_QUESTIONS_.
a: In the extract on performance management, what percentage of a team must be marked as excellent under the forced distribution template?
b: Using the extract on performance management, explain why it says managers are in effect being asked to discriminate against certain workers.

The report acknowledges that this policy has not just dropped out of the sky. Since 1987 employers have taken advantage of the socio-political climate, so PM has not developed in a vacuum. And, since 2008, not wanting to ‘waste a good crisis’, employers in both the public and private sectors have gone on the offensive.

It can be no accident that, for example, one to one discussion is now deemed under Con-Dem coalition legislation as “protected discussions”. Legislation has developed in favour of the employer. So this makes it far harder for unions to use them in employment tribunals.

Forced failure

Hence the development of the policy called “forced distribution”. This is an anchor of performance management.

Managers are required to conform to a prescribed ratings distribution template. At any one time they must have 10% of their team marked as underperforming. 15% must be failing to meet expectations. 50% must meet expectations. 15% must be above expectations and 10% marked as excellent. This means that however well a worker is performing, a certain percentage in advance must be deemed as failing. So in effect managers are being asked to discriminate against certain workers, or conversely, choose their favourites!

Recently, the CWU discovered this was official guidance for managers on a certain telecom company’s intranet and demanded it be immediately withdrawn.

If a manager was deviating less than 10% from these figures they were in turn marked Gold; by 10-15%, Silver and by 15% or more, Bronze. The end result according to the CWU was that at any one time, 20% of their members in teams affected were marked as failing.

_DATA BLOCK_.
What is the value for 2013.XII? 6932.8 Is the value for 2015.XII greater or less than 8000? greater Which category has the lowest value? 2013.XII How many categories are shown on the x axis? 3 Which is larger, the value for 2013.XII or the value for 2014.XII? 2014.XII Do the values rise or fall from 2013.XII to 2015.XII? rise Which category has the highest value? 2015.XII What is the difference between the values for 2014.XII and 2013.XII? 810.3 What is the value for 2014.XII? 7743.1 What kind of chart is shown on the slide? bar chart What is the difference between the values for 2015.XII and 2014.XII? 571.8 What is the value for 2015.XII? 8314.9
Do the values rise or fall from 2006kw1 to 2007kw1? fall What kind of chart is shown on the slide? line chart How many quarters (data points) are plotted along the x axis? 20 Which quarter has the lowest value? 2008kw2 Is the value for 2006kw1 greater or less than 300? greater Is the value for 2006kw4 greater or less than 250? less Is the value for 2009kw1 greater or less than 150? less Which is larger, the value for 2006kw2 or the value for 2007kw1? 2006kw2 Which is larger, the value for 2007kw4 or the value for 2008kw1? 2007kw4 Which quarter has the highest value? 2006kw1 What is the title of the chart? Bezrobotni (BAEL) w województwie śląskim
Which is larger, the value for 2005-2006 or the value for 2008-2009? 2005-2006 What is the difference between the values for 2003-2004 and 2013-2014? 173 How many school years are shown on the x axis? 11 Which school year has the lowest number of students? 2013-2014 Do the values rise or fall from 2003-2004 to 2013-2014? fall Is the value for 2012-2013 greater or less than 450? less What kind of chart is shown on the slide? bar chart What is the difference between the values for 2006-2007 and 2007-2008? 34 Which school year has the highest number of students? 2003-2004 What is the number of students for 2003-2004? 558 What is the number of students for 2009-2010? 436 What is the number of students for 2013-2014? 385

_LIST OF ANSWERS_.
a: 10% of the team must be marked as excellent.

b: The forced distribution template requires managers to assign fixed percentages of their team to each rating, including 10% as underperforming and 15% as failing to meet expectations. A set share of workers must therefore be judged as failing in advance, however well they actually perform.